Per Kernel Performance

Hence LLM gives you a good config fast, while LFBO can outperform at the cost of more config exploration and tuning time. There are 8 cases where LLM loses to LFBO by more than 5% in kernel performance.

Can the Hybrid Search Close the Gap?

If LLM’s weakness is leaving fine tuning the knobs, we can use our hybrid search strategy with LLM-Seeded LFBO TreeSearch.

We ran the hybrid search on the 8 cases where the LLM trails LFBO by more than 5%.

The hybrid strategy improves kernel performance in all cases and closes the gap to LFBO in 6/8 cases. The mamba2 family still does worse than LFBO and we are investigating improving the LLM heuristics to close this gap.

In terms of autotuning time, hybrid search is significantly more efficient than LFBO. Across the 8 kernels, it explores 4X fewer configs LFBO, leading to 3X faster end-to-end autotuning time. The geomean results comparing LLM-only, hybrid, and LFBO are shown below.

	LLM-only	Hybrid	Full LFBO
Autotuning Time	44 s	111 s	328 s
Explored Configs	59	186	686

We also present the individual kernel results below comparing the number of explored configs as well as their tuning times:

Does the Model Matter?

Everything above used one model: Claude Opus-4.8. One may ask whether the model doing the work is load-bearing, or whether any capable LLM gets you the same place. To this end, we benchmark the LLM-only search (LLM-Guided Search) across the full 33-kernel instances with two more models, OpenAI gpt-5.5 and Claude Sonnet-4.6, to compare to the Opus 4.8 baseline.

model	geomean perf vs Opus-4.8	Geomean configs explored
Opus-4.8	1.00 (baseline)	55
gpt-5.5	0.98	61
Sonnet-4-6	1.03	51

In geomean, all 3 models performed very similarly and interestingly, Sonnet-4.6 did it with the fewest number of configs.

Conclusions

The question we set out to answer was, “Can an LLM autotune Helion kernels as well as the LFBO search, but far more cheaply? Across a 33-kernel suite, benchmarked on B200, the answer is yes.

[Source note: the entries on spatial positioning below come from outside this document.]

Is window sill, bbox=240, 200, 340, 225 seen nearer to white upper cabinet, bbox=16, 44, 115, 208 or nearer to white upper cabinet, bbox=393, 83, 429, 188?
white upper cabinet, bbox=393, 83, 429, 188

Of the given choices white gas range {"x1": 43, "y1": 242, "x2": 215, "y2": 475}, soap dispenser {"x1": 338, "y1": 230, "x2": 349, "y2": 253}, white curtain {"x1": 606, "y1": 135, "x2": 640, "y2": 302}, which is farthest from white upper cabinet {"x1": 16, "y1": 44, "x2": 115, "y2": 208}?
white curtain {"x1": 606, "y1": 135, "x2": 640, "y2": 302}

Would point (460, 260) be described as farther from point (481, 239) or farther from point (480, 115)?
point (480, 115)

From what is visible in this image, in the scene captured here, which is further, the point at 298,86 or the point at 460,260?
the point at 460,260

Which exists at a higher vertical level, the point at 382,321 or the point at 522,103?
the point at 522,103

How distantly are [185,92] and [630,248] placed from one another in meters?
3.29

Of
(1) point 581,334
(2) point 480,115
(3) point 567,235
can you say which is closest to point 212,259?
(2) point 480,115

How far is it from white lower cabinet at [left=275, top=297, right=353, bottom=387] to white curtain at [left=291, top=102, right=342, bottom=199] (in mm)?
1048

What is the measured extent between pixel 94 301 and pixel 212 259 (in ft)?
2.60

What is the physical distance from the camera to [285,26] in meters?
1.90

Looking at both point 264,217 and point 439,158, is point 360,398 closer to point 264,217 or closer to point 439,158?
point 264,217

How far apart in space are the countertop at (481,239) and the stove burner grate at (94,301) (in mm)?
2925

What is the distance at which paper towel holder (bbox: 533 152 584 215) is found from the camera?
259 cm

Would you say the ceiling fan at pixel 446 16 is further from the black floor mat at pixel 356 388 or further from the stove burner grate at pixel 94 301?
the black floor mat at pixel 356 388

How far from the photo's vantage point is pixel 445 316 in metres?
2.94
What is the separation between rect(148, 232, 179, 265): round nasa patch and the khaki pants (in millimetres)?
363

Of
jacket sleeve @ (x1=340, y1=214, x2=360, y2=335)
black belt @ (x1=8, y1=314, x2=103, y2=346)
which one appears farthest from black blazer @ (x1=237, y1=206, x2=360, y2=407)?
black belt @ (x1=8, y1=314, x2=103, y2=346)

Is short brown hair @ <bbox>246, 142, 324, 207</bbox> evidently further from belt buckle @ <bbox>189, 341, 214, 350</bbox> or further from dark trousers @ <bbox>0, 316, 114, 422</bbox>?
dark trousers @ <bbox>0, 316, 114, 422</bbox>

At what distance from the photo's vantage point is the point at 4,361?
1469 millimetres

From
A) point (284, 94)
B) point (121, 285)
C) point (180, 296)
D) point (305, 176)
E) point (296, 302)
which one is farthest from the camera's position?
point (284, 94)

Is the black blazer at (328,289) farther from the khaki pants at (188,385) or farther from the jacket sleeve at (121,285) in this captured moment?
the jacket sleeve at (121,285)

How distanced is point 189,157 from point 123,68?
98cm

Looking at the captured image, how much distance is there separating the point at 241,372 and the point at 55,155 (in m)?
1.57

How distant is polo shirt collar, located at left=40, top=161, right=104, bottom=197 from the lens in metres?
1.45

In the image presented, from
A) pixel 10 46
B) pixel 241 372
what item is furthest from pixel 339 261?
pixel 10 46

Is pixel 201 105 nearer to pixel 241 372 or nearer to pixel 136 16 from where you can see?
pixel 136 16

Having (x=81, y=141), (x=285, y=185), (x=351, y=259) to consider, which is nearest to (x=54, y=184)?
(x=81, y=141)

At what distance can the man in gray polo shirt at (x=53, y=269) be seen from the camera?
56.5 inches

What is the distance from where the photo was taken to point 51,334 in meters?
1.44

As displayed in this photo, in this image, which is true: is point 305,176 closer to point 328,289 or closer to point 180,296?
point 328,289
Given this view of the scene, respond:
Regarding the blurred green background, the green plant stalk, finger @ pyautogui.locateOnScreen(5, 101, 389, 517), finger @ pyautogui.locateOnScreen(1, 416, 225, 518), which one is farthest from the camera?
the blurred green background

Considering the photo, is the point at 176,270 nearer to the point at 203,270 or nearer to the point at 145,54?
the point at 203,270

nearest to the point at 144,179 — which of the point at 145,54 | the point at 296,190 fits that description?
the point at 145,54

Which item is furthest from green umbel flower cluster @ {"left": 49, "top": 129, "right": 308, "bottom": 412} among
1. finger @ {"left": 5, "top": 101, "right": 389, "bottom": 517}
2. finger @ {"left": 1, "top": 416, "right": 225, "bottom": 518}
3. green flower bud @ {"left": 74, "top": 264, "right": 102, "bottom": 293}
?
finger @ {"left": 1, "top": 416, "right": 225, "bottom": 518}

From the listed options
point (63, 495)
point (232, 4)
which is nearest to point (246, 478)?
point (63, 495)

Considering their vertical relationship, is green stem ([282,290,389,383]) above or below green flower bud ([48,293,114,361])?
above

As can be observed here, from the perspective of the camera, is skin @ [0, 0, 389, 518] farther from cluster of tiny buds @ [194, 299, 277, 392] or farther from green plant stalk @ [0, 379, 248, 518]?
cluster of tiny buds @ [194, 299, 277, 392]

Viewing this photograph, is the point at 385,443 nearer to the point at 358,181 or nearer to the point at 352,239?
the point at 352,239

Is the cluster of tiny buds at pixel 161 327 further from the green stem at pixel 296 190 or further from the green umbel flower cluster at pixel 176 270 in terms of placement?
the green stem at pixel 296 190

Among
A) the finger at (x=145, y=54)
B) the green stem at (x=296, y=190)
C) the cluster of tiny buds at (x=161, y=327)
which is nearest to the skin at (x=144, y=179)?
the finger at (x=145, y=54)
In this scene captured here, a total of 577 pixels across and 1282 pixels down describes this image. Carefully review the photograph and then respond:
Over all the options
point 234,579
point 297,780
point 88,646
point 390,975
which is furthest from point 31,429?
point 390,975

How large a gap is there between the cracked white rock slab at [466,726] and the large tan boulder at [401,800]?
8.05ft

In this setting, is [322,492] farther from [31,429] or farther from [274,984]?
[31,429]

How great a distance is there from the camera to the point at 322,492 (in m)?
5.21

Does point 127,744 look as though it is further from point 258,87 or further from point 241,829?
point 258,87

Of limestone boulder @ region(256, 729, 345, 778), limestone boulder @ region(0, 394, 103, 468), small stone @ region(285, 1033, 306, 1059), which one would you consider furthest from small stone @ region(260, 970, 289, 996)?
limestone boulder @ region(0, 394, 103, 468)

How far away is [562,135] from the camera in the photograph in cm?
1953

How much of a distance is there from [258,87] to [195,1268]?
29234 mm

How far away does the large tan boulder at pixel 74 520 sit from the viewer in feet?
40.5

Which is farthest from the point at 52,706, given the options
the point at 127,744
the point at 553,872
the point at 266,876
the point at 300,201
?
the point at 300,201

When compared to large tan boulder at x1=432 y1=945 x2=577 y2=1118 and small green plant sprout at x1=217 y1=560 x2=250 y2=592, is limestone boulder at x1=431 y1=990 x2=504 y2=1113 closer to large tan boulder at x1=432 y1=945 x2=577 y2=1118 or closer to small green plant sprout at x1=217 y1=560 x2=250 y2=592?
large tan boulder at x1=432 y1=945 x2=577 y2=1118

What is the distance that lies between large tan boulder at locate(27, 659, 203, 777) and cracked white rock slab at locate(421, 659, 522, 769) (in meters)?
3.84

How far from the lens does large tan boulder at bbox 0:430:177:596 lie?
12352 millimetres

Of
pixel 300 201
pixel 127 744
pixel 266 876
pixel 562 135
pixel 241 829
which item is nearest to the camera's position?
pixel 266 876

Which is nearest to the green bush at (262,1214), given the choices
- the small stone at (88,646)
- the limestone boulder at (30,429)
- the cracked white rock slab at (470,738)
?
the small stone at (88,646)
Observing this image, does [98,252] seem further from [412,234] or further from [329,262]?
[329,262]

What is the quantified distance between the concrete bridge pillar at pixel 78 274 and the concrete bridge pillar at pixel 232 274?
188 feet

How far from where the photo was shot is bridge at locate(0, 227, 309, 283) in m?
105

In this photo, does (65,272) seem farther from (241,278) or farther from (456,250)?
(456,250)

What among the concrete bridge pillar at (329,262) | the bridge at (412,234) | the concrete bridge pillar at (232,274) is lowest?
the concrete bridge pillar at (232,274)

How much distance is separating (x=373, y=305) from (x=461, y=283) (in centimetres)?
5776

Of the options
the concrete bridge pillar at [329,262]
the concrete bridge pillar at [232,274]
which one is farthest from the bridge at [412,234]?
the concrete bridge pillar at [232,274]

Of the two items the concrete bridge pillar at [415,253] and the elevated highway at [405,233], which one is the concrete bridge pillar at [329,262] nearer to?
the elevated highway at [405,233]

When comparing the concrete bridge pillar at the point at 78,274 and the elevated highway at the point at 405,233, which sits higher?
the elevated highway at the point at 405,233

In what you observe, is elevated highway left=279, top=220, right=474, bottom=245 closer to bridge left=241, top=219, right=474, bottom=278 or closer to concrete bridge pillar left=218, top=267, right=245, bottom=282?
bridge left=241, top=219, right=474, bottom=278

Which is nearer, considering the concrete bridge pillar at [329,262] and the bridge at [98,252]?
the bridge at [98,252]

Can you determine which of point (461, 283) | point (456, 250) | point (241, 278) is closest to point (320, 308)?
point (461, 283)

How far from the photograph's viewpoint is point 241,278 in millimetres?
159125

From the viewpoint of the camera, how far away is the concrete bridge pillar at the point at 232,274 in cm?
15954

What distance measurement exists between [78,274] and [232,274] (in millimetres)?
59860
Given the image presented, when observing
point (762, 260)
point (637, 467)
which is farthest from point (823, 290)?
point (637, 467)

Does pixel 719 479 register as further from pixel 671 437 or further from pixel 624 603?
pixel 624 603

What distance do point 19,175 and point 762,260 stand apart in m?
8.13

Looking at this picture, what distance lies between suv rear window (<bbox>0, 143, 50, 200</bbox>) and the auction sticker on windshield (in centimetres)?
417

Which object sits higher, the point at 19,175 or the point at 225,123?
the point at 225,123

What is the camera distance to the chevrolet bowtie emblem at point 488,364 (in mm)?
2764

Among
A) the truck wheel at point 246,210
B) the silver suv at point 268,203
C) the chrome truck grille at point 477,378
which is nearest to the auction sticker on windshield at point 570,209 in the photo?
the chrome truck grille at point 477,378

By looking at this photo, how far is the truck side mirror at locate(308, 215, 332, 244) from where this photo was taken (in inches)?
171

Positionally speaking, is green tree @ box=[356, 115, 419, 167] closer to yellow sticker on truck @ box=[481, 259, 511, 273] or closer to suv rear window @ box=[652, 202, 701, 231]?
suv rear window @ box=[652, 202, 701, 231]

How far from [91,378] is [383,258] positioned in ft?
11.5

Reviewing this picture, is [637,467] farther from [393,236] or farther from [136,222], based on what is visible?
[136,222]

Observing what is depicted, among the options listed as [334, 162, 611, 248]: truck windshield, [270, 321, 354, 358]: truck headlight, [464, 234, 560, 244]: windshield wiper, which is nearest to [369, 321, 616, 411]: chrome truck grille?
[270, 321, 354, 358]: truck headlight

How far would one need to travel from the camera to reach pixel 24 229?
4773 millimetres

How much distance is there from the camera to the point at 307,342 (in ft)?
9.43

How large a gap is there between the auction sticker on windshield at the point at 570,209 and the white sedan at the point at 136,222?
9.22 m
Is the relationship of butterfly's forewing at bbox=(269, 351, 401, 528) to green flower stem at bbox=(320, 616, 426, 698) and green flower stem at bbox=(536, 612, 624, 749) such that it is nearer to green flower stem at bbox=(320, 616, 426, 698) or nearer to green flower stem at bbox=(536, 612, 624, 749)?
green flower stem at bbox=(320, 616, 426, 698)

The efficiency gain is substantial: The LLM-guided autotuner converges to LFBO-quality results in 7% of LFBO’s budget, explores ~10X fewer configurations, with ~6.7X reduction in wall-clock time, offering a massive boost in developer velocity.

LLM reaches LFBO-level performance: The LLM-guided autotuner ties the LFBO search on most kernels and even wins on some. There are cases that LFBO wins at the cost of higher autotuning time.

Hybrid strategy bridges the gap: The hybrid approach (LLM seeding followed by LFBO refinement) can recover remaining performance while remaining ~3X cheaper than a LFBO search.

The Practical Recipe: For a streamlined workflow, we suggest trying the LLM-only search to rapidly identify a high-performance kernel. To maximize performance, users can apply the hybrid search to refine and capture the final performance gains. Moving forward, we plan to enhance the heuristics to further boost the effectiveness of both the LLM-guided and hybrid autotuners.